The chapters on the discovery of messenger RNA and the decoding of the genetic code are particularly good. The story with the genetic code goes something like this: Crick was interested in the question of whether bits of RNA -- which is half of the double helix, and has sticky ends, and which Crick assumed to be floppy -- could accidentally get zipped up while wandering through the cell; he figured that if so they'd be unable to make proteins, and certain traits might end up "suppressed." In particular, certain mutants might end up "canceling out" by gluing onto each other. Clearly they would have to be somewhat far apart on the strand of RNA to be likely to do this. However, when this prediction was experimentally tested they found that suppressor mutants -- which it turned out did exist -- were usually near each other, so the original hypothesis wouldn't do. Eventually they figured out that the reason the suppressions happened was as follows: a lot of mutants are deletions, and the genetic code is read three characters at a time.
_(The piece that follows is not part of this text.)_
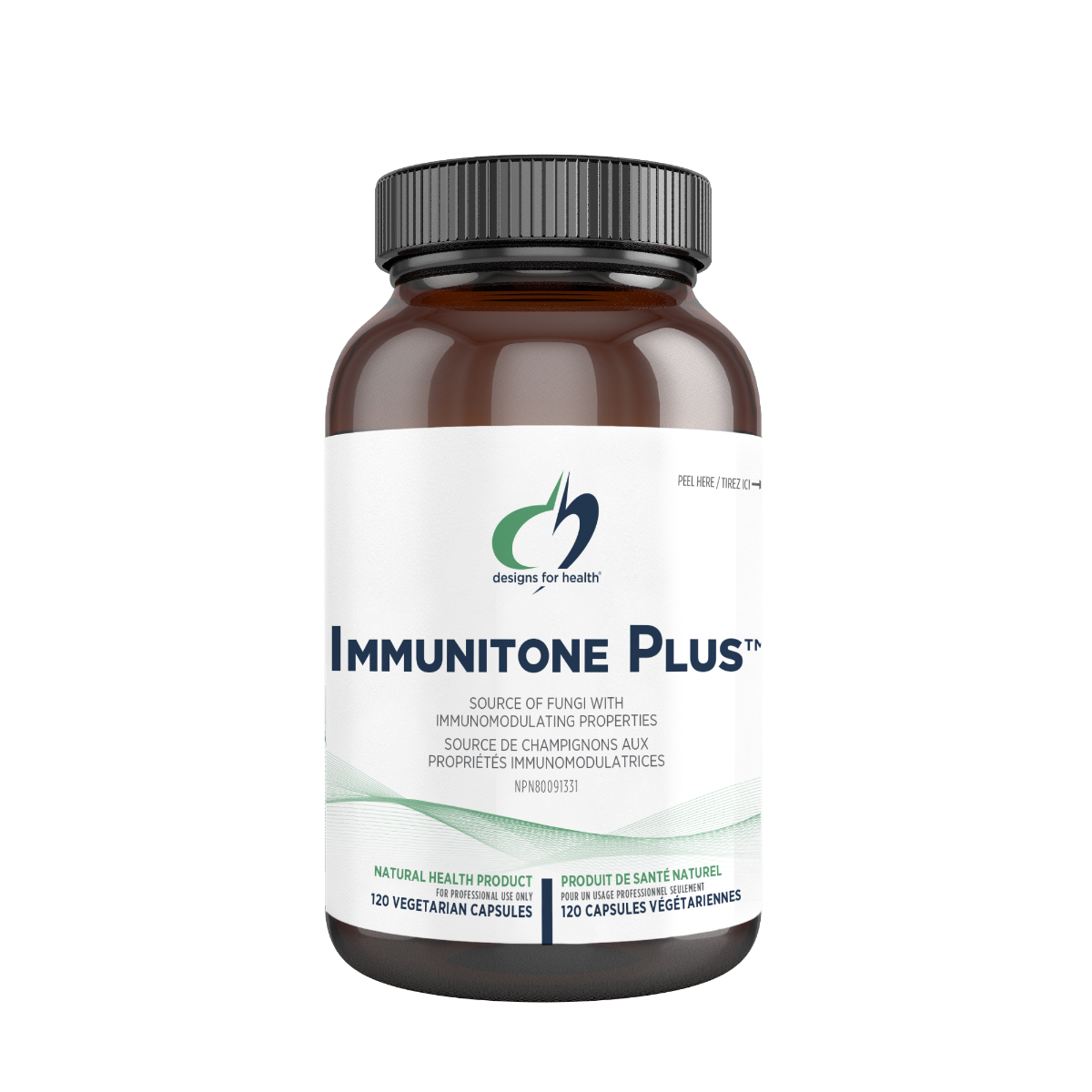 Immunitone Plus™ (120 Capsules)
Therefore, a sequence that made sense as:
ALL WET CAT PEE IS# WET
upon a single deletion turns to
ALL WEC ATP EEI S#W ET...
i.e. everything to the right of the deletion is garbled, whereas if you have three deletions nearby you get
ALL WEC APE EIS WET
i.e. the damage is localized, and the original instructions can more or less be deciphered. This was confirmed after a lot of hard work and some clever experiments.
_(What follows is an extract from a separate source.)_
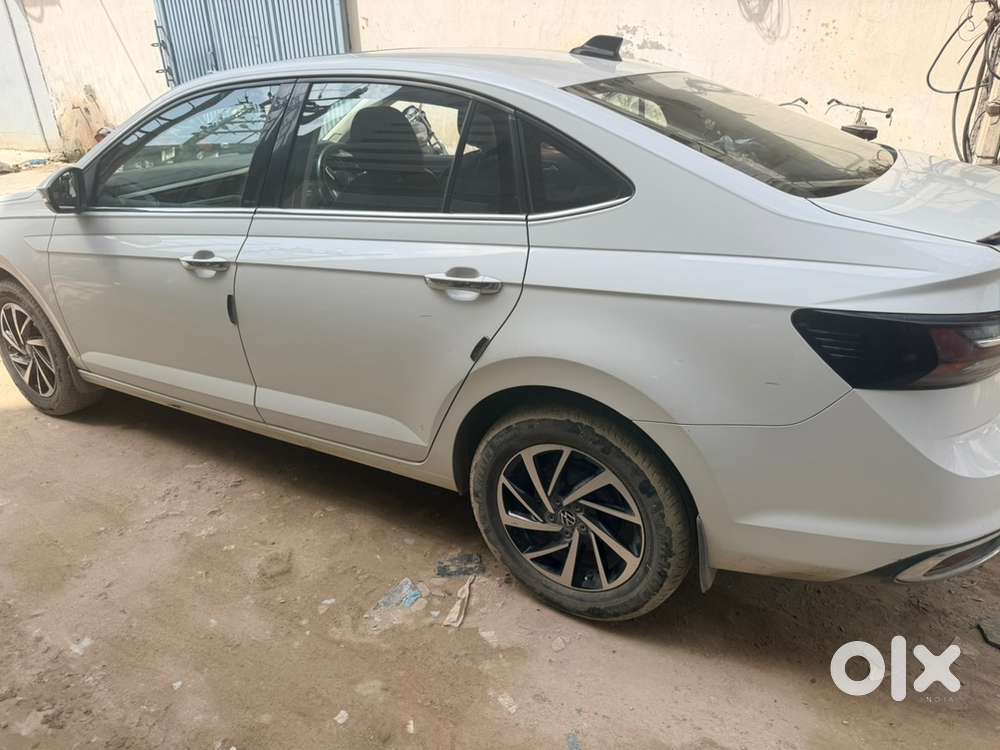 Volkswagen Virtus 1.0 Petrol 2023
Crick's basic message -- especially to physicists going into biology -- is that theory in biology requires a lot of the nimbleness that this story exemplifies; one has to keep one's perspectives fairly short, and getting too far ahead of the evidence has disastrous consequences. A corollary is that existence proofs, which he calls "don't worry theories," showing that there is an imaginable structure or pathway that does something, count for little in biology.
A final point I found interesting: the question of the uniformity of the genetic code across all sorts of organisms. This is a somewhat puzzling fact, and it seems apparent that there must have been some sort of bottleneck. Crick couldn't think of anything particularly good so he suggested panspermia; Carl Woese and Nigel Goldenfeld (and others, I imagine, but I'm not too familiar with the literature) have since been working on a less unappealing answer, which has to do with the fact that bacteria and archaea reproduce largely by squirting DNA at one another.